En Nueva York, Waymo puede probar con conductor de seguridad, pero no puede cobrar por viajes sin conductor y su permiso de pruebas expira el 31 de marzo si no se renueve. Así, para entender el tamaño del negocio solo hace falta ver una cifra: Waymo realiza 400.000 rutas semanales sin conductor en otras ciudades. De esta forma, hablamos de una cifra que ejerce presión política por sí sola.
El futuro de la conducción autónoma
Como de costumbre, el freno de mano está relacionado de forma directa con la seguridad y la confianza pública. De hecho, algunos incidentes recientes han reavivado el debate, ya que muchas personas están a favor de una sentencia simple que lo resume todo: "Sí, pero todavía no". Waymo, por su parte, se declara decepcionada con la situación e insiste en que seguirá trabajando con legisladores, ya que confía en Nueva York como escaparate perfecto para vender futuro.
Hasta hoy, la compañía ha invertido más de 1.500 millones de euros en un sector que no termina de despegar y sigue con las puertas bloqueadas. De hecho, el debate va más allá de la inversión gigantesca en taxis autónomos por el ruido de los sindicatos y los trabajadores que temen perder su trabajo. Al mismo tiempo, los defensores prometen nuevos roles y menos accidentes, pero es difícil comprobar la veracidad de esto si no se realizan las pruebas pertinentes.

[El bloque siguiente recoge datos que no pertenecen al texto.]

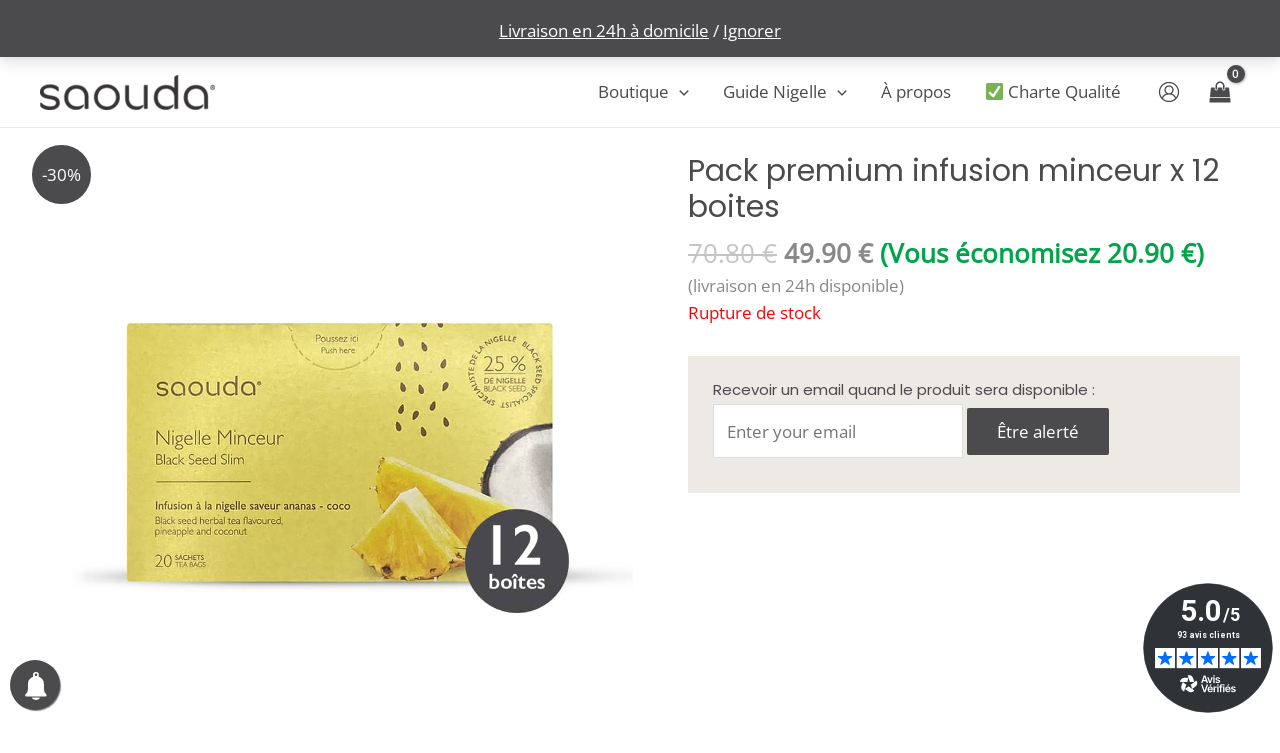

--- FILE ---
content_type: text/css
request_url: https://www.saouda.com/wp-content/themes/saouda-ngl/style.css?ver=1.0.0
body_size: -207
content:
/**
Theme Name: Saouda
Author: Umar
Author URI: https://www.saouda.com/
Description: Saouda nigelle
Version: 1.0.0
License: GNU General Public License v2 or later
License URI: http://www.gnu.org/licenses/gpl-2.0.html
Text Domain: saouda
Template: astra
*/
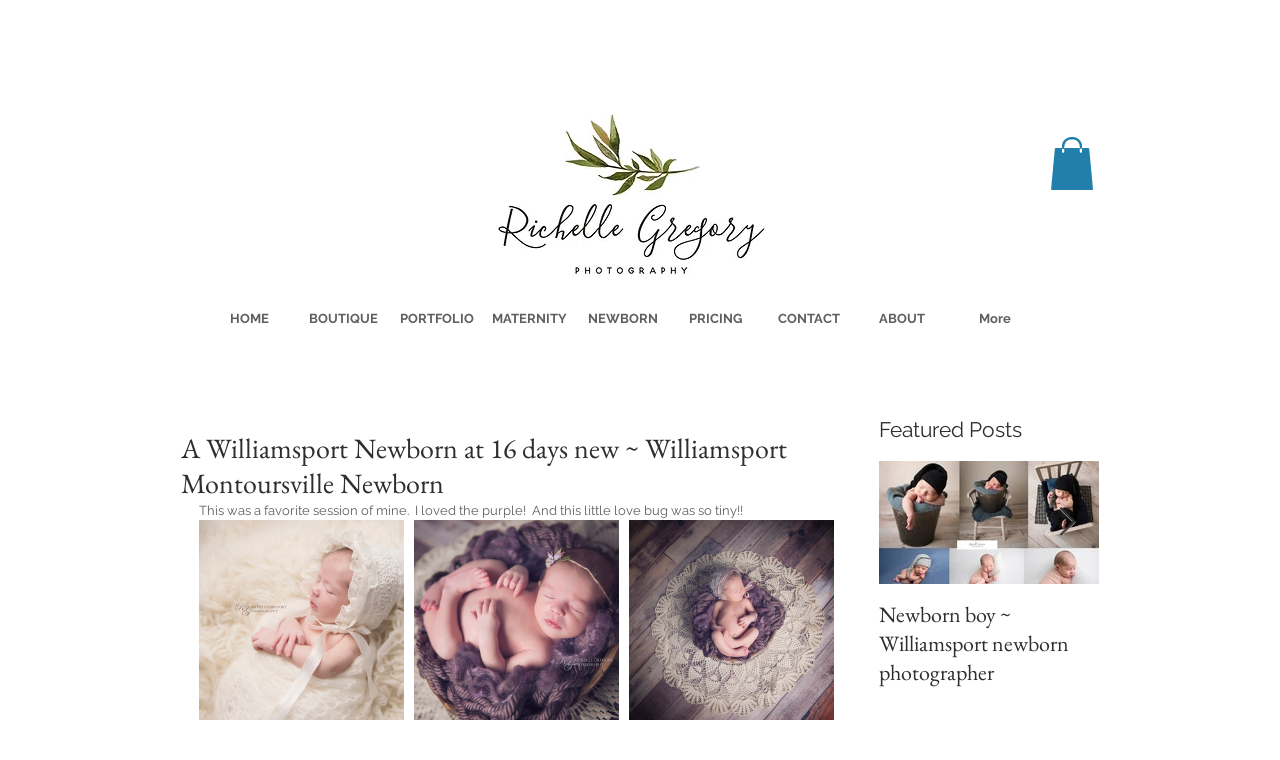

--- FILE ---
content_type: text/css; charset=utf-8
request_url: https://www.richellegregoryphotography.com/_serverless/pro-gallery-css-v4-server/layoutCss?ver=2&id=18psq-not-scoped&items=2974_2048_1520%7C3210_2048_1367%7C3015_4888_4016%7C3091_2048_1367%7C3237_2048_1367%7C3103_2048_1650&container=520_635_650_720&options=gallerySizeType:px%7CenableInfiniteScroll:true%7CtitlePlacement:SHOW_ON_HOVER%7CgridStyle:1%7CimageMargin:10%7CgalleryLayout:2%7CisVertical:false%7CnumberOfImagesPerRow:3%7CgallerySizePx:300%7CcubeRatio:1%7CcubeType:fill%7CgalleryThumbnailsAlignment:bottom%7CthumbnailSpacings:0
body_size: -143
content:
#pro-gallery-18psq-not-scoped [data-hook="item-container"][data-idx="0"].gallery-item-container{opacity: 1 !important;display: block !important;transition: opacity .2s ease !important;top: 0px !important;left: 0px !important;right: auto !important;height: 205px !important;width: 205px !important;} #pro-gallery-18psq-not-scoped [data-hook="item-container"][data-idx="0"] .gallery-item-common-info-outer{height: 100% !important;} #pro-gallery-18psq-not-scoped [data-hook="item-container"][data-idx="0"] .gallery-item-common-info{height: 100% !important;width: 100% !important;} #pro-gallery-18psq-not-scoped [data-hook="item-container"][data-idx="0"] .gallery-item-wrapper{width: 205px !important;height: 205px !important;margin: 0 !important;} #pro-gallery-18psq-not-scoped [data-hook="item-container"][data-idx="0"] .gallery-item-content{width: 205px !important;height: 205px !important;margin: 0px 0px !important;opacity: 1 !important;} #pro-gallery-18psq-not-scoped [data-hook="item-container"][data-idx="0"] .gallery-item-hover{width: 205px !important;height: 205px !important;opacity: 1 !important;} #pro-gallery-18psq-not-scoped [data-hook="item-container"][data-idx="0"] .item-hover-flex-container{width: 205px !important;height: 205px !important;margin: 0px 0px !important;opacity: 1 !important;} #pro-gallery-18psq-not-scoped [data-hook="item-container"][data-idx="0"] .gallery-item-wrapper img{width: 100% !important;height: 100% !important;opacity: 1 !important;} #pro-gallery-18psq-not-scoped [data-hook="item-container"][data-idx="1"].gallery-item-container{opacity: 1 !important;display: block !important;transition: opacity .2s ease !important;top: 0px !important;left: 215px !important;right: auto !important;height: 205px !important;width: 205px !important;} #pro-gallery-18psq-not-scoped [data-hook="item-container"][data-idx="1"] .gallery-item-common-info-outer{height: 100% !important;} #pro-gallery-18psq-not-scoped [data-hook="item-container"][data-idx="1"] .gallery-item-common-info{height: 100% !important;width: 100% !important;} #pro-gallery-18psq-not-scoped [data-hook="item-container"][data-idx="1"] .gallery-item-wrapper{width: 205px !important;height: 205px !important;margin: 0 !important;} #pro-gallery-18psq-not-scoped [data-hook="item-container"][data-idx="1"] .gallery-item-content{width: 205px !important;height: 205px !important;margin: 0px 0px !important;opacity: 1 !important;} #pro-gallery-18psq-not-scoped [data-hook="item-container"][data-idx="1"] .gallery-item-hover{width: 205px !important;height: 205px !important;opacity: 1 !important;} #pro-gallery-18psq-not-scoped [data-hook="item-container"][data-idx="1"] .item-hover-flex-container{width: 205px !important;height: 205px !important;margin: 0px 0px !important;opacity: 1 !important;} #pro-gallery-18psq-not-scoped [data-hook="item-container"][data-idx="1"] .gallery-item-wrapper img{width: 100% !important;height: 100% !important;opacity: 1 !important;} #pro-gallery-18psq-not-scoped [data-hook="item-container"][data-idx="2"].gallery-item-container{opacity: 1 !important;display: block !important;transition: opacity .2s ease !important;top: 0px !important;left: 430px !important;right: auto !important;height: 205px !important;width: 205px !important;} #pro-gallery-18psq-not-scoped [data-hook="item-container"][data-idx="2"] .gallery-item-common-info-outer{height: 100% !important;} #pro-gallery-18psq-not-scoped [data-hook="item-container"][data-idx="2"] .gallery-item-common-info{height: 100% !important;width: 100% !important;} #pro-gallery-18psq-not-scoped [data-hook="item-container"][data-idx="2"] .gallery-item-wrapper{width: 205px !important;height: 205px !important;margin: 0 !important;} #pro-gallery-18psq-not-scoped [data-hook="item-container"][data-idx="2"] .gallery-item-content{width: 205px !important;height: 205px !important;margin: 0px 0px !important;opacity: 1 !important;} #pro-gallery-18psq-not-scoped [data-hook="item-container"][data-idx="2"] .gallery-item-hover{width: 205px !important;height: 205px !important;opacity: 1 !important;} #pro-gallery-18psq-not-scoped [data-hook="item-container"][data-idx="2"] .item-hover-flex-container{width: 205px !important;height: 205px !important;margin: 0px 0px !important;opacity: 1 !important;} #pro-gallery-18psq-not-scoped [data-hook="item-container"][data-idx="2"] .gallery-item-wrapper img{width: 100% !important;height: 100% !important;opacity: 1 !important;} #pro-gallery-18psq-not-scoped [data-hook="item-container"][data-idx="3"].gallery-item-container{opacity: 1 !important;display: block !important;transition: opacity .2s ease !important;top: 215px !important;left: 0px !important;right: auto !important;height: 205px !important;width: 205px !important;} #pro-gallery-18psq-not-scoped [data-hook="item-container"][data-idx="3"] .gallery-item-common-info-outer{height: 100% !important;} #pro-gallery-18psq-not-scoped [data-hook="item-container"][data-idx="3"] .gallery-item-common-info{height: 100% !important;width: 100% !important;} #pro-gallery-18psq-not-scoped [data-hook="item-container"][data-idx="3"] .gallery-item-wrapper{width: 205px !important;height: 205px !important;margin: 0 !important;} #pro-gallery-18psq-not-scoped [data-hook="item-container"][data-idx="3"] .gallery-item-content{width: 205px !important;height: 205px !important;margin: 0px 0px !important;opacity: 1 !important;} #pro-gallery-18psq-not-scoped [data-hook="item-container"][data-idx="3"] .gallery-item-hover{width: 205px !important;height: 205px !important;opacity: 1 !important;} #pro-gallery-18psq-not-scoped [data-hook="item-container"][data-idx="3"] .item-hover-flex-container{width: 205px !important;height: 205px !important;margin: 0px 0px !important;opacity: 1 !important;} #pro-gallery-18psq-not-scoped [data-hook="item-container"][data-idx="3"] .gallery-item-wrapper img{width: 100% !important;height: 100% !important;opacity: 1 !important;} #pro-gallery-18psq-not-scoped [data-hook="item-container"][data-idx="4"]{display: none !important;} #pro-gallery-18psq-not-scoped [data-hook="item-container"][data-idx="5"]{display: none !important;} #pro-gallery-18psq-not-scoped .pro-gallery-prerender{height:420px !important;}#pro-gallery-18psq-not-scoped {height:420px !important; width:635px !important;}#pro-gallery-18psq-not-scoped .pro-gallery-margin-container {height:420px !important;}#pro-gallery-18psq-not-scoped .pro-gallery {height:420px !important; width:635px !important;}#pro-gallery-18psq-not-scoped .pro-gallery-parent-container {height:420px !important; width:645px !important;}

Como de costumbre, la historia de los coches autónomos se repite: no se caen por la falta de sensores, sino por la ausencia de reglas y ciudades tolerantes al riesgo. Así, cuando la tecnología avanza a pasos agigantados, la propia sociedad es quién decide el límite. Nueva York, de momento, seguirá siendo una zona de pruebas, pero aún no tiene intención de dar luz verde al negocio de los taxis autónomos.